The end of the novel, is where Kingston finds herself as a woman warrior. When she was younger, Kingston and the other Chinese- American children were told not to talk about their lives to the Americans in fear of deportation. This ultimately signaled that most children from the culture would not be the ones to have a voice in Chinese society. This contradicted many aspects of the novel. As her mother was trying to make her more Chinese like, she made her more Americanized. (Chinese woman are known to have a loud voice, parents told their children to keep their voices down so the Americans wouldn’t hear them, yet the Chinese categorized American’s as people with low voices.) When she was younger, Kingston had outbursts of criticism that could have been a result from keeping in her voice.

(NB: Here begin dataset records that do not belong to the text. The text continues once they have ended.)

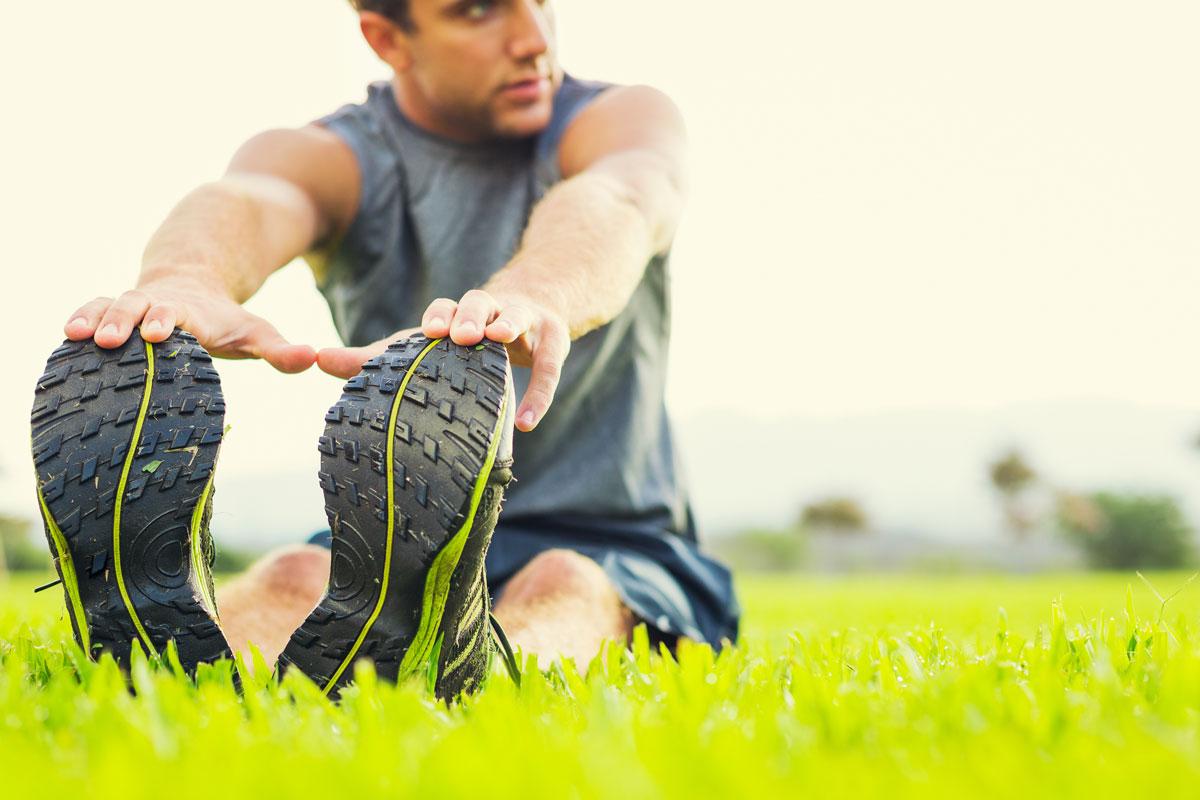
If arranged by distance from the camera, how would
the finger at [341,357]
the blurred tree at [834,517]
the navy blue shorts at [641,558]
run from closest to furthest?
the finger at [341,357] → the navy blue shorts at [641,558] → the blurred tree at [834,517]

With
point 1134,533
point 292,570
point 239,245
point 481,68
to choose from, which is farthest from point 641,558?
point 1134,533

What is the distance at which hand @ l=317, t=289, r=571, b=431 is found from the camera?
1.08 m

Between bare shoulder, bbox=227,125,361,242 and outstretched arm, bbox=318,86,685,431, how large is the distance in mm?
526

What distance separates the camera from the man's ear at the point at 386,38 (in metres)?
2.18

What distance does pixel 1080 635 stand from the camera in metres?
1.29

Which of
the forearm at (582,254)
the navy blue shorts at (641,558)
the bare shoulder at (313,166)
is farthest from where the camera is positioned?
the bare shoulder at (313,166)

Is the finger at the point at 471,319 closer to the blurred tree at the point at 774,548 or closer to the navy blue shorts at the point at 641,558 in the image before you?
the navy blue shorts at the point at 641,558

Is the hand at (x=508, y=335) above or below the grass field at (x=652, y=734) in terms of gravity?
above

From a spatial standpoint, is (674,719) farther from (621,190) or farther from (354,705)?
(621,190)

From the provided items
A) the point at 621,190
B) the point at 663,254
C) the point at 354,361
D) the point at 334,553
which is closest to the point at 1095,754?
the point at 334,553

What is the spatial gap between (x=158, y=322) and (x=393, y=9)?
1.31 m

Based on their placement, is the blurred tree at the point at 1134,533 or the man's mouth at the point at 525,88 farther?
the blurred tree at the point at 1134,533

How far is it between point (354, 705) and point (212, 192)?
1.27m

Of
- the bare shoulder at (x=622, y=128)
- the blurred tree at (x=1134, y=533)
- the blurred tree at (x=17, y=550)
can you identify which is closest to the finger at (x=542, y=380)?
the bare shoulder at (x=622, y=128)
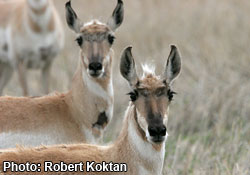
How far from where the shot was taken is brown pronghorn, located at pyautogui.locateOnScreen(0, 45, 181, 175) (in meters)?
4.73

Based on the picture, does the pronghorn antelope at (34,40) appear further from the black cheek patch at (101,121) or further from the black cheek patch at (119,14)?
the black cheek patch at (101,121)

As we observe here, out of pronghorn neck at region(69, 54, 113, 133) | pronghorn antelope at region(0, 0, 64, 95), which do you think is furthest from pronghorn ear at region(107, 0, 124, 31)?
pronghorn antelope at region(0, 0, 64, 95)

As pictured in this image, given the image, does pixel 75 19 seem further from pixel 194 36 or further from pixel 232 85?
pixel 194 36

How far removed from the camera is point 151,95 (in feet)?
15.9

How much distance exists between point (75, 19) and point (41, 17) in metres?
3.28

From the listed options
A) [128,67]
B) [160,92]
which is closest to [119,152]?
[160,92]

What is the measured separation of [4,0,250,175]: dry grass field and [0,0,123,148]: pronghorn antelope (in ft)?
3.59

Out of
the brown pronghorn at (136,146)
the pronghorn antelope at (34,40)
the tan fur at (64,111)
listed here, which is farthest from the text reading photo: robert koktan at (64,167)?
the pronghorn antelope at (34,40)

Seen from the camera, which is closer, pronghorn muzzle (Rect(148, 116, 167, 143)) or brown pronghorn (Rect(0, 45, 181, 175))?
pronghorn muzzle (Rect(148, 116, 167, 143))

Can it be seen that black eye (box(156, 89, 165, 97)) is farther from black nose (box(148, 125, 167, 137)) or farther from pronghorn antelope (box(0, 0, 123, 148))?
pronghorn antelope (box(0, 0, 123, 148))

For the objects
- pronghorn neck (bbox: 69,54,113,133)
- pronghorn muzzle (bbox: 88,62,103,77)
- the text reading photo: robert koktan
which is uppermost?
pronghorn muzzle (bbox: 88,62,103,77)

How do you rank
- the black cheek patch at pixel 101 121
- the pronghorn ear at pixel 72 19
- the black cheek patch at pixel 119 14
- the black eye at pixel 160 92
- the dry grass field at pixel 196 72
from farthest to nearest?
1. the dry grass field at pixel 196 72
2. the black cheek patch at pixel 119 14
3. the pronghorn ear at pixel 72 19
4. the black cheek patch at pixel 101 121
5. the black eye at pixel 160 92

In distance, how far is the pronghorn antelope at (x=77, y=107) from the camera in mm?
6309

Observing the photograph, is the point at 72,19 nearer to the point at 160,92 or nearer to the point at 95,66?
the point at 95,66
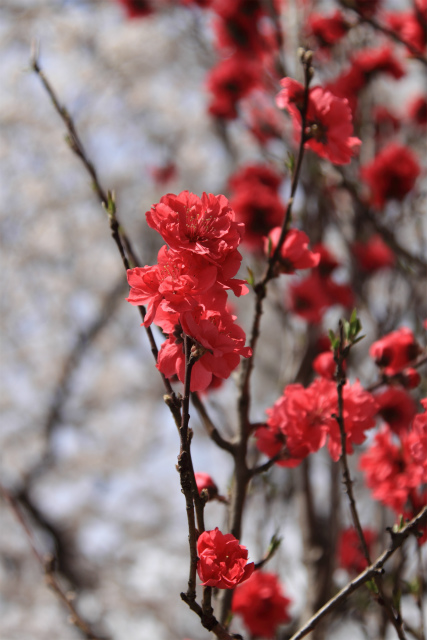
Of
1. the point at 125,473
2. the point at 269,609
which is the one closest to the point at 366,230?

As Kingston matured, she acknowledged she must translate her culture whether it is Chinese, American, and or Chinese-American through her writings, nonetheless her words.

The Chinese society followed Kingston throughout her life despite the fact that it is rather a ghost town to her. A conflict arose throughout her normal American life and the Chinese life her mother wanted her live. However, due to Brave Orchid’s talk-story and customs, the old Chinese ways was and always will be a part of Kingston’s life.